Del Bosque elogia el carácter de su equipo frente a la tensión que vivió en Vallecas

El Real Madrid ganaba 0-1, el Rayo jugaba con un hombre menos y Vicente del Bosque se agitaba nervioso en la banda repartiendo instrucciones a diestro y siniestro. Gesticulando con vehemencia, el técnico madridista ordenaba a Makelele retrasar su posición para incrustarse en el centro de la defensa, aleccionaba a Figo a pie de campo, recolocaba a Flavio...

El Rayo apretaba y las noticias que llegaban de Oviedo, hablando de la victoria del Deportivo, cubrían el banquillo visitante con un espeso halo de tensión. La lucha por el título obligaba a un sobreesfuerzo para asegurar tres puntos imprescindibles después de tres jornadas consecutivas sin ganar. La Liga estaba en juego, y Del Bosque vivió el encuentro con una intensidad desconocida en él, atento a que su equipo no se concediese ni un mínimo instante de relajación.

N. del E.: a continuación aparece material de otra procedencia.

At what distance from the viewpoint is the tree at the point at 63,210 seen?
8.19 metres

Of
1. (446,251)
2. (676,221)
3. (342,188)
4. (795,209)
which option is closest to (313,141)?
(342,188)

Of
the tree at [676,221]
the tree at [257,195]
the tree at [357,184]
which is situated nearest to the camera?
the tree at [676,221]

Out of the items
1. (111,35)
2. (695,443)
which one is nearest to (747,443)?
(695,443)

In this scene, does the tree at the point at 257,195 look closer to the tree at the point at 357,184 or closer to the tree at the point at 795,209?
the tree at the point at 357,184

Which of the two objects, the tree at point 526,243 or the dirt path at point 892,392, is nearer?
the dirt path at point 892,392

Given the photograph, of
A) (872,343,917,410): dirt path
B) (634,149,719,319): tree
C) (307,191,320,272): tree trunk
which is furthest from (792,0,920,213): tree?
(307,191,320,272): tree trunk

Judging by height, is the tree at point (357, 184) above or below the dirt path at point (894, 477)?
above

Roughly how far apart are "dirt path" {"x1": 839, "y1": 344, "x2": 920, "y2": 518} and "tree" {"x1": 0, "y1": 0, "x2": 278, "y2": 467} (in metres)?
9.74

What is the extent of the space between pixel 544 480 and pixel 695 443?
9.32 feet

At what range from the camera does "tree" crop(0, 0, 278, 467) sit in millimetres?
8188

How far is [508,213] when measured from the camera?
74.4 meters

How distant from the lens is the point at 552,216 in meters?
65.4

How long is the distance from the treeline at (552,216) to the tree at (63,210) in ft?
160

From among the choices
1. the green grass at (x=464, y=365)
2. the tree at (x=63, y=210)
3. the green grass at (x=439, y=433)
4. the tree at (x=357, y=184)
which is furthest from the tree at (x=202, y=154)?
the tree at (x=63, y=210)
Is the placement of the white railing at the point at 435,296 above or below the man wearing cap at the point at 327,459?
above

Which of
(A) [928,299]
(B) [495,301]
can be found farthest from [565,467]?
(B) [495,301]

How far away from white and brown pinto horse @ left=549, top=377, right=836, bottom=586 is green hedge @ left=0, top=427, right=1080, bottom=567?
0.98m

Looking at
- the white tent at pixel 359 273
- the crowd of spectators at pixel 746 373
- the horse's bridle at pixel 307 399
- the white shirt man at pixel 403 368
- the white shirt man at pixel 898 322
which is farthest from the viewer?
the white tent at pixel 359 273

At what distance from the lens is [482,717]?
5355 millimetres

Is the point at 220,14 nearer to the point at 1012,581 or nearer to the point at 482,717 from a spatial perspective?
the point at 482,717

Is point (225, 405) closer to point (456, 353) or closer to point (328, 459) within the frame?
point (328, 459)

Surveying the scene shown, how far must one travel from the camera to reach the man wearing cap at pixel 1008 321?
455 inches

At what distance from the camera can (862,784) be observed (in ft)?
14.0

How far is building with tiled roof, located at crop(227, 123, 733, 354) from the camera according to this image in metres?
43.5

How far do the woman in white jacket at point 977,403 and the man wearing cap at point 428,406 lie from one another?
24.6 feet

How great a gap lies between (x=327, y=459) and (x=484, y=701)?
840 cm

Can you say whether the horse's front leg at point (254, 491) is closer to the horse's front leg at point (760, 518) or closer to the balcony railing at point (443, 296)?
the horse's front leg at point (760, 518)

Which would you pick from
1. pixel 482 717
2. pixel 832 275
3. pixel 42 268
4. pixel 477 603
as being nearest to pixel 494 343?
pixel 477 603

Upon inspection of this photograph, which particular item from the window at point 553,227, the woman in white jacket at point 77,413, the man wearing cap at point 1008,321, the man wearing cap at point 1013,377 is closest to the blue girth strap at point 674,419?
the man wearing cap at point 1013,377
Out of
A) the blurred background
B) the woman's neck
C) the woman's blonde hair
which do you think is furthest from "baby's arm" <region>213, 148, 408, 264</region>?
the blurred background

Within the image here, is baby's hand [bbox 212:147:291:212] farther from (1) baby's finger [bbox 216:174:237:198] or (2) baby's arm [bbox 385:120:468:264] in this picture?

"Ha sido un partido muy tenso, típico de final de temporada, en el que los dos equipos nos jugábamos dos puntos vitales", explicaba el entrenador del Real Madrid al término del encuentro. "Esa inquietud se traslada al banquillo", aseguraba Del Bosque, esforzándose en restar importancia a sus repetidas e inusuales presencias en la banda. "Es una anéctoda. Claro que he estado muy preocupado, pero como en todos los partidos, más allá de que me quede sentado en el banquillo o no".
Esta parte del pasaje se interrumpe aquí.